:: BRANO FORNITO

La questione sta maturando da ieri: dalla conferenza stampa al Nazareno che ha lasciato di stucco i più nel partito. Tutti (tranne il Giglio magico, s’intende) si aspettavano che Renzi lasciasse. Come ha fatto Walter Veltroni nel 2009, come ha fatto Pierluigi Bersani nel 2013, dopo passaggi elettorali difficili.
E invece no: Renzi ha solo annunciato le dimissioni che scatteranno dopo l’insediamento del nuovo Parlamento e la formazione del governo. Motivo ufficiale: legare il Pd all’opposizione, no ad un governo con la destra o con il M5s. Finimondo.
Dal capogruppo del Senato Luigi Zanda fino al premier Paolo Gentiloni, i ministri Minniti e Finocchiaro, Franceschini. Più le aree di minoranza di Andrea Orlando e Michele Emiliano e pezzi di partito che finora erano con il segretario.

::::

-- DESCRIZIONE DEL COMPITO --
Ricopia parola per parola, dal brano qui sopra sulle dimissioni di Renzi, la parte che si apre con le parole contenenti "La questione sta" e si chiude con "passaggi elettorali difficili.".

:: DATI SALVATI

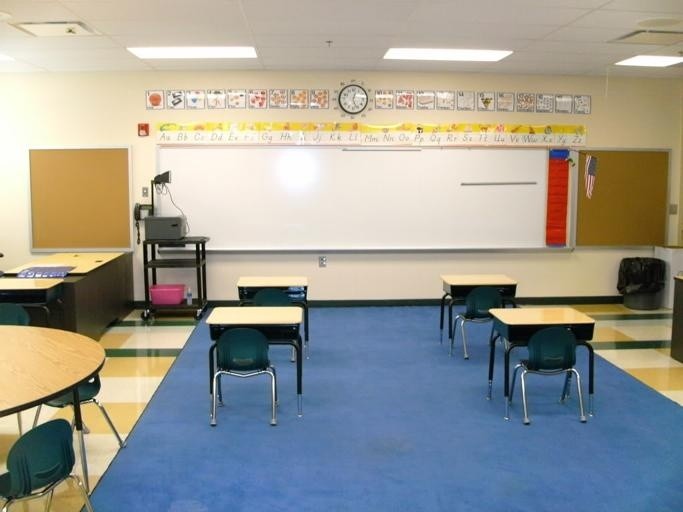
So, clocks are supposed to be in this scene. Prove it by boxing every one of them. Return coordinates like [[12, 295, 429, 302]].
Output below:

::::

-- RISULTATO FINALE --
La questione sta maturando da ieri: dalla conferenza stampa al Nazareno che ha lasciato di stucco i più nel partito. Tutti (tranne il Giglio magico, s’intende) si aspettavano che Renzi lasciasse. Come ha fatto Walter Veltroni nel 2009, come ha fatto Pierluigi Bersani nel 2013, dopo passaggi elettorali difficili.